Data Science Glossar

The most important terms

The Data Science Glossar

Quick start / Navigation

#B / #C / #D / #I / #O


Image recognition is done by software that relies on data mining algorithms. The image recognition software is able to distinguish between elements on images and classify them in the next step. The algorithms on which this technology is based are, for example, neural networks. Image recognition is used for:

  • Facial recognition
  • Apps for the identification of plant, animal or fungus species by means of pictures etc.
  • Transfer of scanned handwriting into digital text

Image recognition enables the use and further processing of information from images.
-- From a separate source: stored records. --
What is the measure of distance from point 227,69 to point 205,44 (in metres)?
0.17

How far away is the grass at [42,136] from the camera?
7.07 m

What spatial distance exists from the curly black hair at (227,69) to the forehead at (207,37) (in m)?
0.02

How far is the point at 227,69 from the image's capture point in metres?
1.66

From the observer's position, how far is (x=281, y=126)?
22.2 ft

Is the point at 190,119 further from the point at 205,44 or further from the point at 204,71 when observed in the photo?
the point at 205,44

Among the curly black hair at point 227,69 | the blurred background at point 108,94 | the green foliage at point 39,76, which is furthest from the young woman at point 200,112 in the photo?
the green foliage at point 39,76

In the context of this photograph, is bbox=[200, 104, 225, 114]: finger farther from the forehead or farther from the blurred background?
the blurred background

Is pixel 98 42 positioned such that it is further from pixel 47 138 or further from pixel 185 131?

In companies, for example, image recognition can automate quality assurance processes by automatically detecting cracks or damage in products.


Clustering is a form of unsupervised learning. In this process, data is segmented by an algorithm and divided into groups (clusters) based on similar characteristics. Each data point represents only a part of the cluster. Different clustering methods are for example:

  • K-means-clustering
  • Hierarchical clustering
  • Density Based Spacial Clustering of Applications with Noise (DBSCAN)
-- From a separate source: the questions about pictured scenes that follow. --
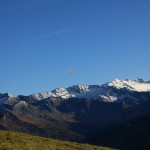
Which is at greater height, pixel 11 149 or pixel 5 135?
pixel 5 135

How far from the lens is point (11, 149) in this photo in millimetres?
37219

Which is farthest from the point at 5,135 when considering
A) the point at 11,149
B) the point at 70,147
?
the point at 11,149

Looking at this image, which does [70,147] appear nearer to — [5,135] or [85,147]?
[85,147]

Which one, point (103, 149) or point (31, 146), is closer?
point (31, 146)

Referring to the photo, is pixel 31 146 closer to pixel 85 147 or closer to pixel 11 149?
pixel 11 149

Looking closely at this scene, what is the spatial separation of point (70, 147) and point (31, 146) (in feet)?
25.0

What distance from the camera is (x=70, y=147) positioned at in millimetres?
47750

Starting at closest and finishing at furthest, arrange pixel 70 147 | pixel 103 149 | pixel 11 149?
pixel 11 149 → pixel 70 147 → pixel 103 149

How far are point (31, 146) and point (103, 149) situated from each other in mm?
13752

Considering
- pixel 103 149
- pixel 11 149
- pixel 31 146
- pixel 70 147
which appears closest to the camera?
pixel 11 149

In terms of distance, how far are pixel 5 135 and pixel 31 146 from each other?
25.5ft

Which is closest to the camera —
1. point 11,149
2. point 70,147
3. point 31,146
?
point 11,149

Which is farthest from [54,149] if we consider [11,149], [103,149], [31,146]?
[103,149]

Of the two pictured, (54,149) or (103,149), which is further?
(103,149)
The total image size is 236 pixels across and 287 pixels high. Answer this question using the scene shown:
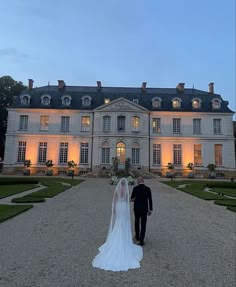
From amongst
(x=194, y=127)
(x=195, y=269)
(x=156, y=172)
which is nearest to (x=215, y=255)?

Cluster analysis helps companies identify patterns in data sets. The processing and segmentation of data sets enables diverse use cases. For example, it can be used to sort customer groups in order to adapt offers specifically to demand or to optimise work processes through recognised patterns.


Data mining generally describes the processing and examination of large sets of data or information for hidden patterns, insights and structures. Processes and methods from various fields are used for this purpose:

• Machine learning
• statistics
• Database systems

Data mining is an important step in the process of data processing and helps to gather useful information for the analysis of data sets. Data mining is interesting for companies because it reveals hidden potentials, trends and insights in existing data and can also reveal previously unknown cross-connections in the data.

Related topics:
Text mining, web mining, image recognition

Descriptive analytics is data analysis that uses real-time data as a basis to answer specific questions. It is characterised by traditional business intelligence and visualisations such as:

  • pie charts
  • bar charts
  • tables

The graphical representation of results helps to present complex data in an appealing and easy-to-understand way.
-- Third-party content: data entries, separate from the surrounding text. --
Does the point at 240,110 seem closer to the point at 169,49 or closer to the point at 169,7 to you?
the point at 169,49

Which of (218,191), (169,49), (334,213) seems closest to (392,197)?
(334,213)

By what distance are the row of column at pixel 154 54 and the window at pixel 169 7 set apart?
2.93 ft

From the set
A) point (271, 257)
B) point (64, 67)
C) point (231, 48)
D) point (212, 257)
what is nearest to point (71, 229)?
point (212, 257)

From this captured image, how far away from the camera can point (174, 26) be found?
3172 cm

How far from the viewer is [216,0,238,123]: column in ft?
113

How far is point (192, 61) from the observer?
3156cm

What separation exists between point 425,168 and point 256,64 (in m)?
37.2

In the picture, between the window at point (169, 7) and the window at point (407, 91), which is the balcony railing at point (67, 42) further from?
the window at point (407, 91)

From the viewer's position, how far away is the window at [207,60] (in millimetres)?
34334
Descriptive analytics uses data aggregation and data mining to gain insights into the past. The aforementioned methods make it possible to extract correlations between individual data sets that would otherwise remain hidden.


Industry 4.0 refers to a development of digitalisation towards automation and data exchange in manufacturing technology. Also referred to as the fourth industrial revolution, it involves algorithm-based mechanisms in cyber-physical systems. These enable networking between physical machines and software components within a system in order to optimise manufacturing processes.

Examples are:

  • automated greenhouses
  • environmental monitoring
  • autonomous vehicle systems

Companies benefit in many ways from Industry 4.0 measures:

  • increasing efficiency in production
  • reducing production costs
  • increase flexibility
  • efficient monitoring


Open data is the idea that certain data sets should be freely accessible to the public. This means that no patents or copyrights are required to use and publish the data itself.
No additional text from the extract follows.